Но показательно, что сам образ грешника, от лица которого ведется речь в сонете, трансформируется Тредиаковским. Как уже отмечалось, русский поэт был наслышан о богохульстве, отчаянном разврате и прочих канонических грехах либертена де Барро. Об этом как раз говорится во французском тексте, ибо здесь указывается на “беззаконие” говорящего лица (“mon impiete”). В “Словаре русского языка XVIII века” “беззаконие” определено как “непризнание религиозного (обычно христианского) закона”, а в “Словаре Академии Российской” – как “деяние, противное закону Божьему”. Тредиаковский же избегает говорить о беззаконии. Его грешник – “только зол человек дольны”. Гвоздь здесь в этом “только”: ни о каких-то индивидуальных прегрешениях речь идет, а только о греховной природе всего рода человеческого. При этом самобичевание грешника обретает в русском тексте иной, чем у де Барро, оттенок. Хотя здесь и используются уничижительные самоопределения (“зол”, “дольны”, “противный”), они выступают как смысловые антонимы таких характеристик Творца, как “щедротен” и “дивный”, и в силу этого никак не могли восприниматься как индивидуальные личностные качества.

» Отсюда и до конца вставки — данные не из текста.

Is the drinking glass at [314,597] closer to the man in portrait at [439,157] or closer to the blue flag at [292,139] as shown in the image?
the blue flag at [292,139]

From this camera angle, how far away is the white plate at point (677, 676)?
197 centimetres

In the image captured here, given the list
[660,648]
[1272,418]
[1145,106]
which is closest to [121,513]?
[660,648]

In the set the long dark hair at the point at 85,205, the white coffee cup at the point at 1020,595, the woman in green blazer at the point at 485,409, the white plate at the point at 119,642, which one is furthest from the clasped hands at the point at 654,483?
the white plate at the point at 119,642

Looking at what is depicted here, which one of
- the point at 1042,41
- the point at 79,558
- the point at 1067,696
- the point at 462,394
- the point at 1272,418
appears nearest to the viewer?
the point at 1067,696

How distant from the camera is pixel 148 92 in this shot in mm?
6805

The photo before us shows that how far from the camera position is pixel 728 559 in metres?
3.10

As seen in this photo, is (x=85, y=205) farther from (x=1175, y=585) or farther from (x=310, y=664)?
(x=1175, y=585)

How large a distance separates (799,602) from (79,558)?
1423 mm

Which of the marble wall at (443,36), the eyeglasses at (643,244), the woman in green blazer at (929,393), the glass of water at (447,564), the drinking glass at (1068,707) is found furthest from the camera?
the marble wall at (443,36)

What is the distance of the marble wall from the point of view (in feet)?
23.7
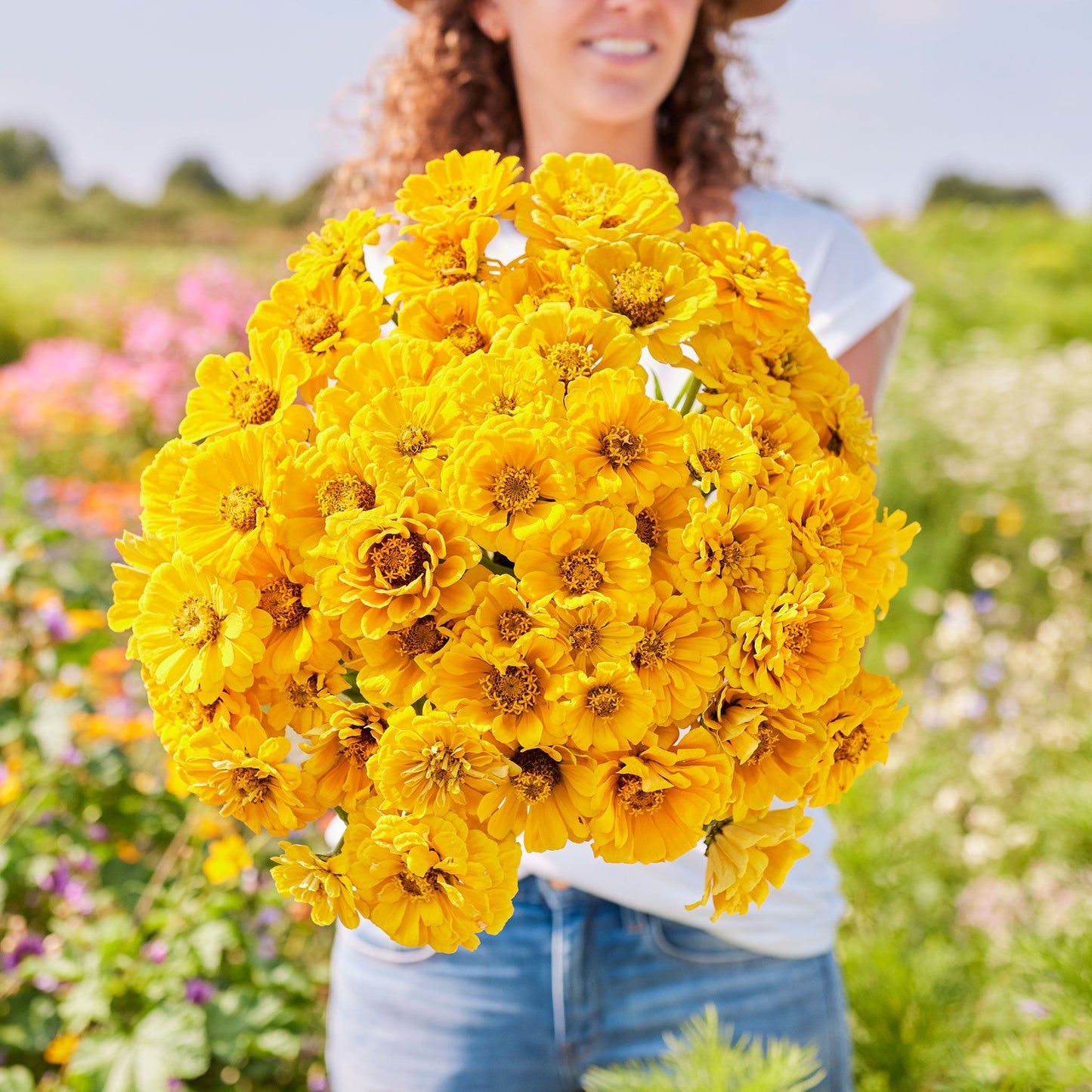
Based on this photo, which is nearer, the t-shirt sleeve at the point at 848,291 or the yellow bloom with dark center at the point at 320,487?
the yellow bloom with dark center at the point at 320,487

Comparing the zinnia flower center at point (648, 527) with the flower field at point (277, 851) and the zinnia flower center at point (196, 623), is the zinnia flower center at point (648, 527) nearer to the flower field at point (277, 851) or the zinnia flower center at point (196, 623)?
the zinnia flower center at point (196, 623)

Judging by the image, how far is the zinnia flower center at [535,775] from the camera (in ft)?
2.05

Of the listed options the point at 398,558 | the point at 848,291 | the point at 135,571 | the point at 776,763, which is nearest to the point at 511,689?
the point at 398,558

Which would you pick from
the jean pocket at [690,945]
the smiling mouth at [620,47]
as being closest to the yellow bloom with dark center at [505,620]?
the jean pocket at [690,945]

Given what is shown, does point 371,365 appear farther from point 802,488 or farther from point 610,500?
point 802,488

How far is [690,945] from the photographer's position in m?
1.19

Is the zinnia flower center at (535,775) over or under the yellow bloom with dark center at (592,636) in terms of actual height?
under

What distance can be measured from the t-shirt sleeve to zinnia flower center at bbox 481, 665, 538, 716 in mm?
804

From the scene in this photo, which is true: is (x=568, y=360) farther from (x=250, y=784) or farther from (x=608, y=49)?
(x=608, y=49)

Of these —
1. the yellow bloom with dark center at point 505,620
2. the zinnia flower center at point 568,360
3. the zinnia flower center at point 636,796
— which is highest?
the zinnia flower center at point 568,360

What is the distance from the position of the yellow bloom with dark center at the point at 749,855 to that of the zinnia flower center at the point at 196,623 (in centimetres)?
38

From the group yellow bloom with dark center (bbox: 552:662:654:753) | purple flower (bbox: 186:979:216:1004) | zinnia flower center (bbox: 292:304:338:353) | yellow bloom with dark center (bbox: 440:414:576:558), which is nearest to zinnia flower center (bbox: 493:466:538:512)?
yellow bloom with dark center (bbox: 440:414:576:558)

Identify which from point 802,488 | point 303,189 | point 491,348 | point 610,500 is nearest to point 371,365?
point 491,348

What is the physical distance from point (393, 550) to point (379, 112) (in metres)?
1.47
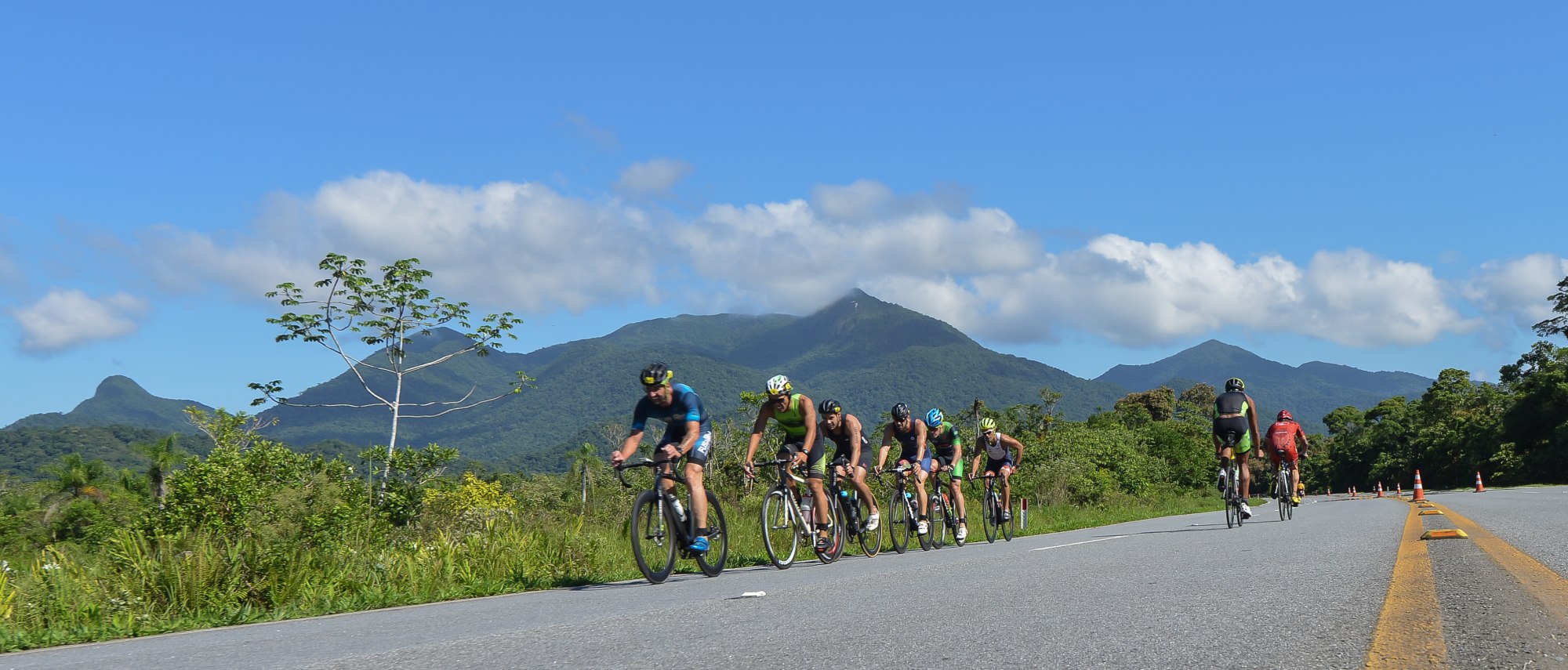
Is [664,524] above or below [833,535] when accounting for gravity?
above

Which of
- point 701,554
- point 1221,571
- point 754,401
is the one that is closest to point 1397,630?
point 1221,571

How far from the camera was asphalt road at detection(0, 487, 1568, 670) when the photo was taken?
397 cm

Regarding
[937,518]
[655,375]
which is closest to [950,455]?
[937,518]

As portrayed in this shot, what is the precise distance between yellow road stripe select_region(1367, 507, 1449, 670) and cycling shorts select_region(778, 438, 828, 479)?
5633 millimetres

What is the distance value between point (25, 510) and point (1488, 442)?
71.8 m

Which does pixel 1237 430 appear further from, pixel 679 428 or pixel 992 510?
pixel 679 428

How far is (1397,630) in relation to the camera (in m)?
4.07

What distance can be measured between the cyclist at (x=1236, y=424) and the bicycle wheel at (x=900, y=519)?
4236 millimetres

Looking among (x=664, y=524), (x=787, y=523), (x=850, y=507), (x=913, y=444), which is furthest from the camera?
(x=913, y=444)

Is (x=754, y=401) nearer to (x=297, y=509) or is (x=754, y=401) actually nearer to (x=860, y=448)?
(x=860, y=448)

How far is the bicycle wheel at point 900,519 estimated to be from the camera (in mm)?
13203

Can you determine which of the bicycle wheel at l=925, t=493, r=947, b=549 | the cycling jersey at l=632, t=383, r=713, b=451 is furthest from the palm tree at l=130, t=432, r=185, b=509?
the cycling jersey at l=632, t=383, r=713, b=451

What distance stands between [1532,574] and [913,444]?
8.27 metres

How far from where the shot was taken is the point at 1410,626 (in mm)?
4133
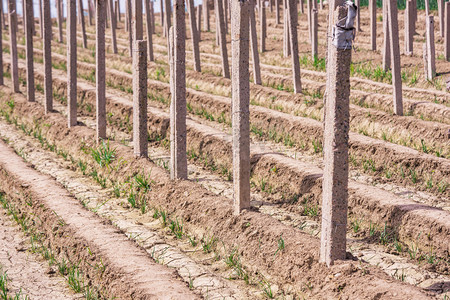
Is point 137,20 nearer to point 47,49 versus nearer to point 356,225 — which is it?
point 47,49

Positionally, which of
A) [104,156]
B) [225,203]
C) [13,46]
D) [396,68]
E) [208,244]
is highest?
[13,46]

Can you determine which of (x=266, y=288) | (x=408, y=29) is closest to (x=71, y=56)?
(x=266, y=288)

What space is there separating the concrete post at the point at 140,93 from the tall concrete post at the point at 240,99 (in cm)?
207

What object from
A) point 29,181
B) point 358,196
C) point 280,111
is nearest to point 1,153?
point 29,181

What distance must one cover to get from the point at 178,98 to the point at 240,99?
126cm

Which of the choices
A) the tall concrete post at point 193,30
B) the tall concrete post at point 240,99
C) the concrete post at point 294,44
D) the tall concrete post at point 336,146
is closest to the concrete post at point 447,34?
the concrete post at point 294,44

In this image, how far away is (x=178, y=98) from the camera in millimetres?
7000

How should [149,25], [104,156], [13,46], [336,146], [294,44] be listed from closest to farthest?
1. [336,146]
2. [104,156]
3. [294,44]
4. [13,46]
5. [149,25]

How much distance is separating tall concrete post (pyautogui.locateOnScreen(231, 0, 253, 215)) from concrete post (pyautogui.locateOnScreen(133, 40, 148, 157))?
2071mm

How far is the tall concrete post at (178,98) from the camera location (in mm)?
6941

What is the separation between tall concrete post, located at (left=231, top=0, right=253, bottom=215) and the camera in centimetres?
588

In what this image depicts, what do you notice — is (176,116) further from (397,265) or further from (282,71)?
(282,71)

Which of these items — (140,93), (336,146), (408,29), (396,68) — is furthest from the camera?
(408,29)

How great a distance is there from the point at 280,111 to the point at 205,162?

Конечно, такая трактовка темы отвечала наставлениям “славного богослова”, изложенным в его “Письме…”. Но метаморфоза, приключившаяся с текстом де Барро под пером Тредиаковского, обусловлена и специфически русской культурной ситуацией; более того, она весьма симптоматична. Ведь, как показал известный культуролог Виктор Живов, “русские совсем не имели представления об индивидуальности морального греха”. В отличие от Запада, в России укоренилось представление о всеобщем грехе – грехе от всех и за всякого (об этом будет говорить старец Зосима в “Братьях Карамазовых” Федора Достоевского). А если это всеобщий грех, то все виноваты друг перед другом, что влекло за собой милосердие даже по отношению к закоренелым преступникам (жалели убийц и грабителей, которые шли по этапу на каторгу, и подносили им хлебушка). На Западе ничего подобного не было.
Покаяние должно было выражаться адекватными языковыми средствами. И использование Тредиаковским в этом тексте церковнославянизмов вовсе не противоречило его программному требованию “писать, как говорят”, поскольку именно на старославянском языке русские тогда говорили о Боге и с Богом. Это был язык Библии, богослужебных обрядов, молитвы и исповеди. Но важно то, что никакой “глубокословныя славенщизны” (над чем иронизировал Тредиаковский) в первом русском сонете нет. Славянизмы здесь не “темны”, не “жестоки ушам”, а “вразумительны” всем. А некоторые из них (инфинитивы на “ти” и формы местоимений “мя”, “тя” и др.) вообще воспринимались Тредиаковским как вольности, вполне допустимые в поэзии. Установка на “общее употребление” тем очевиднее, что поэт адресовал сонет самой широкой аудитории – читателям “Примечаний на Ведомости”, выходивших отдельными номерами. “Редко кто не захочет оного читать, – говорили современники о каждом листке журнала, – едва ли кто покинет его из рук, не прочитав от конца до конца”.